Kajakarz połknięty przez wieloryba: tak przeżył Adrián Simancas!

Transparenz: Redaktionell erstellt und geprüft.
Veröffentlicht am

Kajakarz w Chile zostaje połknięty przez humbaka, ale udaje mu się przeżyć ten przerażający moment bez szwanku.

Kajakarz połknięty przez wieloryba: tak przeżył Adrián Simancas!

U wybrzeży Punta Arenas w Patagonii doszło do szokującego zdarzenia: kajakarz Adrián Simancas został połknięty przez humbaka i wkrótce potem wyszedł bez szwanku. Jego ojciec, Dell Simancas, sfilmował tę niesamowitą przygodę w zeszłą sobotę, gdy razem wiosłowali żółtym kajakiem w Cieśninie Magellana. Wieloryb nagle się pojawił, otworzył swą ogromną paszczę i na kilka sekund otoczył Adriána i jego kajak, co zostało uchwycone w wirusowym fragmencie wideo. W chwili, gdy Adrián zniknął w paszczy wieloryba, jego ojciec krzyknął: „Spokojnie, spokojnie, już idę!”, a 24-latek krzyknął do niego: „Myślałem, że mnie połknął”, tak jak wcześniej oe24.at zgłoszone.

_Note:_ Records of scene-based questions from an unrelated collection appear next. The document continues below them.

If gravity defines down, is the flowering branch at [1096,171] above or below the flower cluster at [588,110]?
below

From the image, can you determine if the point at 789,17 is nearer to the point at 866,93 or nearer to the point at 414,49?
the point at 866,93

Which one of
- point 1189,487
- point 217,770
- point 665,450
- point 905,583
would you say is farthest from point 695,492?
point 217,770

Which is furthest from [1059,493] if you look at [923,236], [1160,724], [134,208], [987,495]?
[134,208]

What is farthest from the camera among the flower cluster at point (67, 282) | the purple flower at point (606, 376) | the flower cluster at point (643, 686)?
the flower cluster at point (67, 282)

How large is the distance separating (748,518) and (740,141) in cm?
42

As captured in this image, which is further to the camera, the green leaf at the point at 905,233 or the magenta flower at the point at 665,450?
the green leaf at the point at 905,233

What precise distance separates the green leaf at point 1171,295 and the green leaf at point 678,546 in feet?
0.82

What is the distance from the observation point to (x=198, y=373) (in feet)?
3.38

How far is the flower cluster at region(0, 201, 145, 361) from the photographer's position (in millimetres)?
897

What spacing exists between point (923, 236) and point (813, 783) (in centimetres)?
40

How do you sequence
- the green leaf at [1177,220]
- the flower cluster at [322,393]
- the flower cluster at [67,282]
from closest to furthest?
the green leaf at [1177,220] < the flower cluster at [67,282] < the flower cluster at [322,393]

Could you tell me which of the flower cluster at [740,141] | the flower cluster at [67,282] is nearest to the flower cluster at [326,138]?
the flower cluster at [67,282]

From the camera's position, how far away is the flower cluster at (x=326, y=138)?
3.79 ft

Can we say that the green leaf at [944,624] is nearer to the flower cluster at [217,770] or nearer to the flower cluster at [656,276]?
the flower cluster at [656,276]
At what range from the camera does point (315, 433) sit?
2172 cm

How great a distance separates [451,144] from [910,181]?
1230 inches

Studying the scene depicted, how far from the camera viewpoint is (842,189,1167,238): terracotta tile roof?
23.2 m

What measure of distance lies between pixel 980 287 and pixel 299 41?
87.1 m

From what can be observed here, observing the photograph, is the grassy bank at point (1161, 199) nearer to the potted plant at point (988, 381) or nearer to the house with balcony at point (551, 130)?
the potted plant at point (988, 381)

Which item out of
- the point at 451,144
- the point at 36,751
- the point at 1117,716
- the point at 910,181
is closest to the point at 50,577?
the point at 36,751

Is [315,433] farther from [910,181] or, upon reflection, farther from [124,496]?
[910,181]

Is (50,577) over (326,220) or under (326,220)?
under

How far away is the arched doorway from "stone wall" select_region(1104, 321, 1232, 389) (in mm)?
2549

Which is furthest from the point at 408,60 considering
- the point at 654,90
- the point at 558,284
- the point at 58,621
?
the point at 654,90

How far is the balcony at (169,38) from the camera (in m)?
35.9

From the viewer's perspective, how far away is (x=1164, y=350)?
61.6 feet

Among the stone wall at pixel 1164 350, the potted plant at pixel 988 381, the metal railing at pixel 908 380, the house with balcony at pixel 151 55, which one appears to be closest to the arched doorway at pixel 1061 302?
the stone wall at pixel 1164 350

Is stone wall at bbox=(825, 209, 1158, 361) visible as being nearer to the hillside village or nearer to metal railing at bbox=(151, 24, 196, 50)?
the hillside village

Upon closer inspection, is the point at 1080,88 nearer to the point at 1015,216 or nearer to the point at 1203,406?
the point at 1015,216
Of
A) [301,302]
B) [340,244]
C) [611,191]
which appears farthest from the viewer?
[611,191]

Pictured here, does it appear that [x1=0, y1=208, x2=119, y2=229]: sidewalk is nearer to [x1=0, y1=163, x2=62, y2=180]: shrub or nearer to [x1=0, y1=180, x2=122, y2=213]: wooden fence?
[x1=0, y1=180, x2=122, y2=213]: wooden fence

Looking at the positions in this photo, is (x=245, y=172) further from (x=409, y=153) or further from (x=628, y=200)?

W rozmowie z TVN Adrián powiedział, że nie widział nic poza niebiesko-białymi obrazami, które przelatywały blisko jego twarzy. Strasznie się bał, że wieloryb mógł go „zjeść”. Kiedy wypłynął na powierzchnię, jego pierwszy strach pojawił się w obawie, że jego ojciec również może być w niebezpieczeństwie. Ale los był po ich stronie; obaj pozostali nietknięci fizycznie. Maria José Pérez, biolog morski na Uniwersytecie Chile, wyjaśniła, że ​​humbaki nie są w stanie połykać ludzi ze względu na małe usta. Wieloryb prawdopodobnie nawet nie zauważył kajaka, bo żył w karmniku z krylem lub rybą, np. stern.de zgłoszone. Takie zdarzenia są niezwykle rzadkie.

Ekscytację sytuacją uchwycił na żywo Dell Simancas, a materiał filmowy wyraźnie pokazuje, jak szybko natura może interweniować w życie człowieka. Pomimo beztroski i radości płynącej z relaksującego spływu kajakowego, to wydarzenie pozostawiło w nich niezwykłą historię, której z pewnością nigdy nie zapomną. Choć takie spotkania ludzi i zwierząt budzą wiele pytań, pamięć chwili, w której Adrián wyłonił się z paszczy wieloryba, pozostaje niezapomniana.